STATE COLLEGE, Pa. — As is the custom for James Franklin, he was mostly unwilling to talk about injuries to his players, in this case, those from Saturday’s loss to Iowa.
But when someone asked him Wednesday night to comment on Hawkeyes coach Kirk Ferentz’s thoughts about his fans booing Penn State players going down with injuries after a play, saying “they smelled a rat,” Franklin eagerly pulled notes out from his pocket and started speaking.
For the next five-plus minutes, the coach of the Nittany Lions, his voice frequently rising, asked fans of Penn State and Iowa to “take their fan hats off” and listen to his thoughts about “what I believe and what I think” about the continuing controversy and “what’s good for football in my opinion, college football.”

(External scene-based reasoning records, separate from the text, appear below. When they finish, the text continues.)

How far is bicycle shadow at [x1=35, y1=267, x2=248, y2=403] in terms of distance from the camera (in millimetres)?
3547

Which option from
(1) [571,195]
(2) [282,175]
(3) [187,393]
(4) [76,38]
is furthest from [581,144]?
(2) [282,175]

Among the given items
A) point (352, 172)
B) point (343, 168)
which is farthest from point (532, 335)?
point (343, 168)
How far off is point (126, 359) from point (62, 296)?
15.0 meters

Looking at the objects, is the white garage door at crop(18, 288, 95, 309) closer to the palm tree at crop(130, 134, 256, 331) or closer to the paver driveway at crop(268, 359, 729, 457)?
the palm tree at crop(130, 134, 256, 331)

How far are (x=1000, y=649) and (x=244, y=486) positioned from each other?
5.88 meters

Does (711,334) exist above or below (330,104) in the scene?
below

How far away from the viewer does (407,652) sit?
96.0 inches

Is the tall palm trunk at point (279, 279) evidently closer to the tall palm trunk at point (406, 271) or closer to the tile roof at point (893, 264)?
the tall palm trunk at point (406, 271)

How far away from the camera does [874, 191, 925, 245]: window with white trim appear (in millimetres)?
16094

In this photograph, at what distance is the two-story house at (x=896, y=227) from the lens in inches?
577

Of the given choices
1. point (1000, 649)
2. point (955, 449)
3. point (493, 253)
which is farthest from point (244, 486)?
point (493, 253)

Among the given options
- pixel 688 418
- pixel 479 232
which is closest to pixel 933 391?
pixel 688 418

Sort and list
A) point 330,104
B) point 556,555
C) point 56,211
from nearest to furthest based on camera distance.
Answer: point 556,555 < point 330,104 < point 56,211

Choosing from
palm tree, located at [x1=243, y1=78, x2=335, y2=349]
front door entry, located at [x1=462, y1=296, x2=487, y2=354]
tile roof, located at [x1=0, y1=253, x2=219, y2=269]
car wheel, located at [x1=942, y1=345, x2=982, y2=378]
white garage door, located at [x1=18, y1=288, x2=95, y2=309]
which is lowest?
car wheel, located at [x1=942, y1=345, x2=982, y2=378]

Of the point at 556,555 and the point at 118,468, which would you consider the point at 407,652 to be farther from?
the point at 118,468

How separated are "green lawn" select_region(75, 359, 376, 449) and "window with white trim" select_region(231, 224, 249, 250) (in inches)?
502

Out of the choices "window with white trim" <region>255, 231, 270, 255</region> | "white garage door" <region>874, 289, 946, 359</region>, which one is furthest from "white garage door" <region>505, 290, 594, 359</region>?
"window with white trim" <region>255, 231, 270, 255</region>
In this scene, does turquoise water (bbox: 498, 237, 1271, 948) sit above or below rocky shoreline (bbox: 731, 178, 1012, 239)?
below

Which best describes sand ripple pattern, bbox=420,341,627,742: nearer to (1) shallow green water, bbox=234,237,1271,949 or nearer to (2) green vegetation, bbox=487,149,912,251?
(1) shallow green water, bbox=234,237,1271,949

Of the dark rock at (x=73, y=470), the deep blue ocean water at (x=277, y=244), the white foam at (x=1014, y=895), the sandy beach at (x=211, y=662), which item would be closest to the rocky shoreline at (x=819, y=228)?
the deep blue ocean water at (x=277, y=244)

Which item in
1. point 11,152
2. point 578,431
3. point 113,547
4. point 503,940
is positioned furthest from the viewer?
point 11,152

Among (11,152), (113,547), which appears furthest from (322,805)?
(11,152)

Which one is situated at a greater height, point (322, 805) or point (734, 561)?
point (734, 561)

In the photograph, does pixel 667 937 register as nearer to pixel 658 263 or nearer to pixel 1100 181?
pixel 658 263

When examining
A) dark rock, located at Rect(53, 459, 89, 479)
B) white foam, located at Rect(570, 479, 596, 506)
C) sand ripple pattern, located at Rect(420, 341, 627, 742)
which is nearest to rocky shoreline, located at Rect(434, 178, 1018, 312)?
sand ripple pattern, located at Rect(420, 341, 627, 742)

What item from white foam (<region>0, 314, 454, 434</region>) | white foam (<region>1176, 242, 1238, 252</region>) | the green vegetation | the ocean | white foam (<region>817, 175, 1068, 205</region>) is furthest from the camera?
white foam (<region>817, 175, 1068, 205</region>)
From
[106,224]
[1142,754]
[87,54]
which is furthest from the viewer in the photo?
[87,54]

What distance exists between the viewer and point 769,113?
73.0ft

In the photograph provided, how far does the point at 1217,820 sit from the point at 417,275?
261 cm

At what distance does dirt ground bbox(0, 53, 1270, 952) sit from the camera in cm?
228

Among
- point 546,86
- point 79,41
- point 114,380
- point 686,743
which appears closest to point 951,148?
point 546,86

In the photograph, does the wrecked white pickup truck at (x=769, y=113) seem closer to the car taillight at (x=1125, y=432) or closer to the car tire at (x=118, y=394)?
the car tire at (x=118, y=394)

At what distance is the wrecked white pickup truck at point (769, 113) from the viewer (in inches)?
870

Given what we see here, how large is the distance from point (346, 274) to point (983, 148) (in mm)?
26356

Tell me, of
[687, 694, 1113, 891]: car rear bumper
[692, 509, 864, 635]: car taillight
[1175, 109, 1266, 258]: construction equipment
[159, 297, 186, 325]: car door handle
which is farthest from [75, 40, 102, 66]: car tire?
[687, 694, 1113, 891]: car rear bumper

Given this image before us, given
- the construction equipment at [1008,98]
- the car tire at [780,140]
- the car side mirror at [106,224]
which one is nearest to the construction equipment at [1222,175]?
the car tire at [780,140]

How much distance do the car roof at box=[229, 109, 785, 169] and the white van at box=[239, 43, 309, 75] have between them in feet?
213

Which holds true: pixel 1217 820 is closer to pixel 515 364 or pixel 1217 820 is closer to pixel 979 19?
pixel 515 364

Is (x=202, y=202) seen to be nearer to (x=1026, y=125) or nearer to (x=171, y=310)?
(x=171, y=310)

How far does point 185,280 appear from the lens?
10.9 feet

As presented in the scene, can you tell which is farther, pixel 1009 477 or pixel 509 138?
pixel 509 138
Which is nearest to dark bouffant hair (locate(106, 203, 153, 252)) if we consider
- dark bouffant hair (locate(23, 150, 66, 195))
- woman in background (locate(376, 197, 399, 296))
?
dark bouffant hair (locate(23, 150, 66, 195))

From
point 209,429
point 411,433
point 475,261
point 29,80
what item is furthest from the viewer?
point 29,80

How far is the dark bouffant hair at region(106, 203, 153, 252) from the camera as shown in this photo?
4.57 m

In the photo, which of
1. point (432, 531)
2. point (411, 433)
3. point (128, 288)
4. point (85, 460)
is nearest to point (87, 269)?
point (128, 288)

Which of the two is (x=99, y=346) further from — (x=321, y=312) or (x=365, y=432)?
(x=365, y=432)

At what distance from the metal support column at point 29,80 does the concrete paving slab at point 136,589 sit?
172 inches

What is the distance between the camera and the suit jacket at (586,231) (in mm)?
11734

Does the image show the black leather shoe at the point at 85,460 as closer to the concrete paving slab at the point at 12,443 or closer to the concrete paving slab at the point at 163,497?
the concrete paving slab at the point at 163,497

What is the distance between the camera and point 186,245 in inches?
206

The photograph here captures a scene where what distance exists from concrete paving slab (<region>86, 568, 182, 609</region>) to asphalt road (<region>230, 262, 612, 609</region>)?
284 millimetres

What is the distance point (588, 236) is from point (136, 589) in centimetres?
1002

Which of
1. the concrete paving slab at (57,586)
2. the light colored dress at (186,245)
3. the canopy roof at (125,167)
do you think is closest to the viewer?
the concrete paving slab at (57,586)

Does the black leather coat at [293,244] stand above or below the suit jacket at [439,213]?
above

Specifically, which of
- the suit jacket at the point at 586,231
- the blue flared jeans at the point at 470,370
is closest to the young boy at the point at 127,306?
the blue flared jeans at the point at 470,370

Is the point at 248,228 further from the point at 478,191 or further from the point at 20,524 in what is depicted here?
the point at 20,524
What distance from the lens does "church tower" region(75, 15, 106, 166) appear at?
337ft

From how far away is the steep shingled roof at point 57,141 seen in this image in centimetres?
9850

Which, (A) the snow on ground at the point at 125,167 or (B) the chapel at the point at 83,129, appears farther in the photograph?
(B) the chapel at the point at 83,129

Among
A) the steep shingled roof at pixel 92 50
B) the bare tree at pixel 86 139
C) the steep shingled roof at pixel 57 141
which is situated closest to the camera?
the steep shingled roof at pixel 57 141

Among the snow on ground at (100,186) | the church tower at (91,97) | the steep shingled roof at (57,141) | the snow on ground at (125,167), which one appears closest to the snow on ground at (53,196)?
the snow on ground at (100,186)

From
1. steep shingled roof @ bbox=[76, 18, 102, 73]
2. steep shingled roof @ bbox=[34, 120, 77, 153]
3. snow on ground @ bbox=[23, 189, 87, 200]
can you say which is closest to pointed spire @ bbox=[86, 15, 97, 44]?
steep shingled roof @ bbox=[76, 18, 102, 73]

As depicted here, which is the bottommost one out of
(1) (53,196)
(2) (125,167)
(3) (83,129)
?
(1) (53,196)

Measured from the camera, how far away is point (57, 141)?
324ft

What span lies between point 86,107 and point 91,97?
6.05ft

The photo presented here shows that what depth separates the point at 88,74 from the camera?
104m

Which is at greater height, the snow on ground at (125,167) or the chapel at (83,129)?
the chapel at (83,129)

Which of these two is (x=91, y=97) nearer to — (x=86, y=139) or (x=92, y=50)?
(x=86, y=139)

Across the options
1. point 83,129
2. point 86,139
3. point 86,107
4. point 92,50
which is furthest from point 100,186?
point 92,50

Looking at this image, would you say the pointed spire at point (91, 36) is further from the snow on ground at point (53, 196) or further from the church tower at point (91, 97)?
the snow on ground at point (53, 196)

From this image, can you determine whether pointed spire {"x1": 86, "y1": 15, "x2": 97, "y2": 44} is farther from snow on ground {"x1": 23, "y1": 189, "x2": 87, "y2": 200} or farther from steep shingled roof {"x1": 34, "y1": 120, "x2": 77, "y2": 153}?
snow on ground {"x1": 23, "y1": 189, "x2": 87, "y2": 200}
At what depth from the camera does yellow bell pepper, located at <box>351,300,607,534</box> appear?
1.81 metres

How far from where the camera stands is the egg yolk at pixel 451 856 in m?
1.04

“I’ve got tremendous respect for the University of Iowa,” Franklin said at his weekly post-practice availability. “I’ve got tremendous respect for their fans. It was a hell of a game in a tough environment. I’m not making excuses. I’m just stating how I see the facts.
“Let’s talk about injuries. Put yourself in the shoes of a parent. Your son is down on the field for an injury and the stadium is booing them. We didn’t just boo that, we booed balls falling off tees in the wind [prior to a kickoff]. I don’t know who we were booing for that. We weren’t gaining an advantage off that.
“But your son is down on the field with an injury and I just told you [defensive tackle] PJ Mustipher is done for the year and we’re booing. Is that good for college football? Is that good for college football? From a strategy standpoint, would it be strategic for us to tell people PJ Mustipher to go down and fake an injury? One of our best players? One of our starters? One of our captains? Does that make sense? If you were going to do it, you wouldn’t do it with your starter, your captain.”
Franklin announced earlier that Mustipher, who had been named Wednesday as a semifinalist for the Rotary Lombardi Award given to the nation’s top offensive or defensive lineman, would miss the rest of the season. He did not specify the injury, but Mustipher appeared to injure his left knee on the fifth play of the game.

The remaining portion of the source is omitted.